Microsoft’s Internet Explorer is increasingly under pressure from rivals such as Firefox and Safari, which are consistently gaining ground on the dominant browser on the Internet. In a time where IE market share seems to breaking away every week, we learn that IE8 will not, as widely anticipated, launch in 2008, but in Q1 2009 at the earliest.
Hachamovitch’s post does not provide a clear idea why the browser may have been delayed, but he noted that Microsoft was not able to deliver IE8 without the information that was provided by “over 20 million IE sessions and hundreds of hours of usability lab sessions”, “thousands of threads from user forums” and “hundreds of hours listening and answering questions in meetings with partners and other important organizations.”
Following feedback the company received during the IE7 release, Hachamovitch said he wanted to be clear about the plan for IE8 and wrote:
“We will release one more public update of IE8 in the first quarter of 2009, and then follow that up with the final release. Our next public release of IE (typically called a “release candidate”) indicates the end of the beta period. We want the technical community of people and organizations interested in web browsers to take this update as a strong signal that IE8 is effectively complete and done. They should expect the final product to behave as this update does.”
Microsoft will still take note of critical issues (“issues impacting robustness, security, backwards compatibility, or completeness with respect to planned standards work”), but it appears that IE8 RC1 will be feature complete and represent the software users can expect in the final release. The feedback to Microsoft will also determine the final release date of IE8.
TG Daily’s take
Whether the apparent delay is a good or bad decision remains to be seen, but we believe that Microsoft in fact has a good reason for taking another look at its next-gen browser.
Since the release of the first IE8 beta, the browser market has taken a dramatic turn and somewhat outmaneuvered Microsoft’s strategy. While Microsoft promised to be more standard-compliant than ever before, the browser has not reflected that promise in the Acid3 test so far. Also, Microsoft decided to add two more proprietary features, web slices and activities, which very few may have really use for.
In the meantime, a browser speed race – that quite apparently caught Microsoft on the wrong foot – has developed between Google Chrome, Apple’s Safari and Firefox. While Chrome and Safari are insignificant to the browser market as a whole at this time (according to Net Applications at 0.7% and 6% share, respectively), Firefox is accelerating its pace at the expense of IE.
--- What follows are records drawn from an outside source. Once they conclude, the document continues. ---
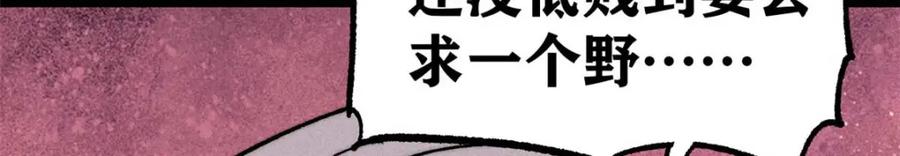 《万古最强宗》269 天之骄子自尊破碎 第43页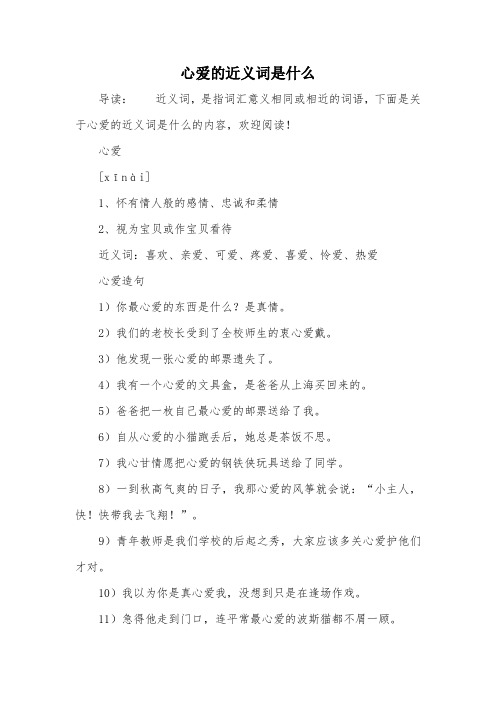 心爱的近义词是什么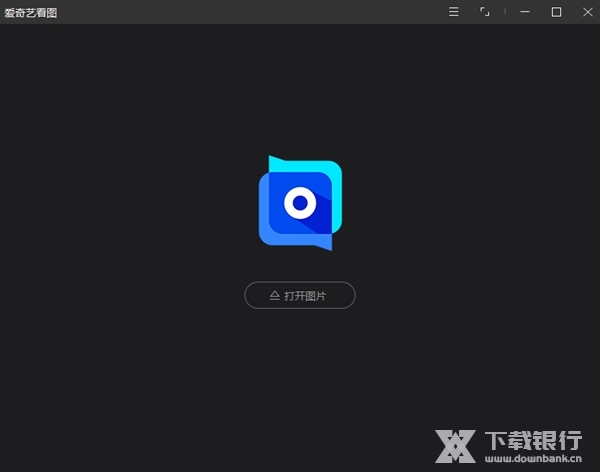 爱奇艺看图纯净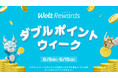 Woltのご注文で、ポイントが2倍もらえるおトクな1週間!「Wolt Rewards ダブルポイントウィーク」開催!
Daily browser market share data provided by Net Applications suggests that, if nothing earth shattering happens in the remaining days of November, that Firefox will post its first 20%+ market share for this month. Daily market share estimates for Firefox range between 19.7% and 21.9% at this time – a record level for the Mozilla software.
Microsoft’s Internet Explorer is likely to see another decline in November. IE’s market share swings are much greater than those of Firefox: The posted share has been between 64% and 74% in November, according to Net Applications. Those declines can be mainly attributed to the use of Internet Explorer 6 in business environments. While the browser is still listed with a market share of up to 24% during the week, its share drops consistently over the weekend – to as low as 16%. IE8 Beta, by the way, currently hovers around 0.7% – 0.8% market share, according to Net Applications’ charts.
IE6 may pose the greatest threat to Microsoft’s browser market share dominance. When those systems enter upgrade cycles and if Mozilla or any other browser manufacturer can convince businesses to adapt their browsers, Microsoft could be facing a landslide loss and may be in danger of dropping below the 50% mark in the browser market. If we look at what really counts in business environments – security and productivity – then Microsoft is at a clear disadvantage right now. IE8 is in no position to effectively compete with Firefox at this time.
From this perspective, Microsoft may actually have all the reasons to delay IE8 for a few weeks and take a closer look at the browser’s competitiveness.